» **Extrait**
• • • • • • •

Les questions d’un retour

A 26 ans, elle commence sa deuxième carrière la semaine prochaine à Cincinnati.

Septembre 2005, quelques minutes après son seul en tournoi du Grand Chelem, une radieuse Kim Clijsters lâche en conférence de presse :  » Je n’ai que 22 ans, mais mon corps, lui, a bien plus que cela…  »

Occupés à se réjouir de ce succès à l’US Open derrière lequel elle courait depuis bien longtemps, les journalistes ne relèveront pas cette déclaration. Or, très clairement, la Limbourgeoise annonçait au monde entier que sa carrière ne durerait pas très longtemps et qu’il était hors de question qu’elle se mette en danger. En 2006, alors qu’une nouvelle blessure au poignet la replonge dans les affres des doutes, elle avoue :  » Je n’ai pas envie de me trouver dans une chaise roulante à 35 ans. Je désire encore pouvoir faire du sport, un jour, avec mon mari et mes enfants. « 

Clijsters n’a pas été épargnée par les blessures. Lancée sur le circuit professionnel en 1997, c’est dès 2002 que les ennuis commencent par une inflammation à l’épaule qui l’éloigne des terrains pendant six semaines. Dix-huit mois plus tard, elle est victime d’une entorse à la cheville droite puis à la cheville gauche. Mais la blessure la plus sévère, une tendinite au poignet gauche, l’empêchera de prendre part à la plupart des tournois en 2004. Malgré cela, Kim parviendra à disputer une année 2005 exceptionnelle.

• • • • • • •

» **Entrées issues d'une collection**
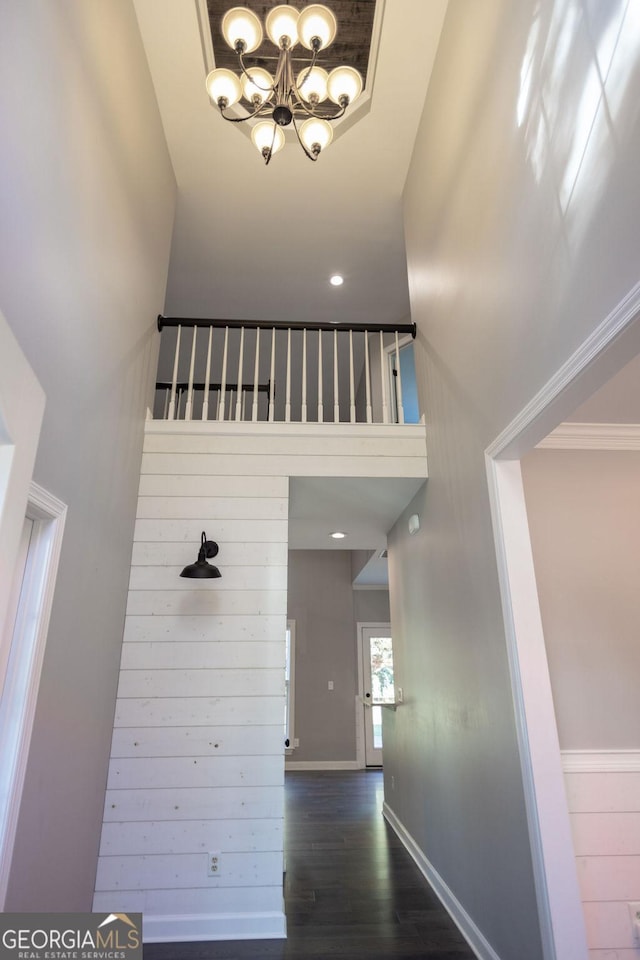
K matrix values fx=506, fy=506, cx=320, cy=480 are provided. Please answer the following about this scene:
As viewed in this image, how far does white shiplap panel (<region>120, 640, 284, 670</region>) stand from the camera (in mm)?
2906

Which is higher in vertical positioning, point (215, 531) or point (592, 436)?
point (592, 436)

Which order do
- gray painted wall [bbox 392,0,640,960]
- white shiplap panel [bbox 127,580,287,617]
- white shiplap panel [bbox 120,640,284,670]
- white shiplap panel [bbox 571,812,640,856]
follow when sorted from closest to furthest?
gray painted wall [bbox 392,0,640,960]
white shiplap panel [bbox 571,812,640,856]
white shiplap panel [bbox 120,640,284,670]
white shiplap panel [bbox 127,580,287,617]

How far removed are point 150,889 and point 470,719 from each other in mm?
1845

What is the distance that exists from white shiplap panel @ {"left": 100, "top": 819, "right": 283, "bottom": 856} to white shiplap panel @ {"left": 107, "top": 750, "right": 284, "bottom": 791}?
0.58 ft

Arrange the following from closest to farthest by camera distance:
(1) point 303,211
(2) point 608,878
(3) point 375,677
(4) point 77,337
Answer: (2) point 608,878 < (4) point 77,337 < (1) point 303,211 < (3) point 375,677

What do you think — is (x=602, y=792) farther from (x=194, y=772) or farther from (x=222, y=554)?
(x=222, y=554)

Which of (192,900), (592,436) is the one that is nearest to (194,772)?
(192,900)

• • • • • • •

» **Travail demandé**
1. Recopiez tel quel le passage de l'article sur Kim Clijsters qui commence à « Clijsters n’a pas » et se termine à « année 2005 exceptionnelle. ».
2. Réécrivez les entrées à partir de la ligne contenant « Which of (192,900), (592,436) » jusqu'à la fin des entrées, en substituant « closest » à « nearest » sans rien modifier d'autre.
Le texte et les entrées n'ont aucun lien entre eux.

» **Corrigé**
1.
Clijsters n’a pas été épargnée par les blessures. Lancée sur le circuit professionnel en 1997, c’est dès 2002 que les ennuis commencent par une inflammation à l’épaule qui l’éloigne des terrains pendant six semaines. Dix-huit mois plus tard, elle est victime d’une entorse à la cheville droite puis à la cheville gauche. Mais la blessure la plus sévère, une tendinite au poignet gauche, l’empêchera de prendre part à la plupart des tournois en 2004. Malgré cela, Kim parviendra à disputer une année 2005 exceptionnelle.

2.
Which of (192,900), (592,436) is the one that is closest to (194,772)?
(192,900)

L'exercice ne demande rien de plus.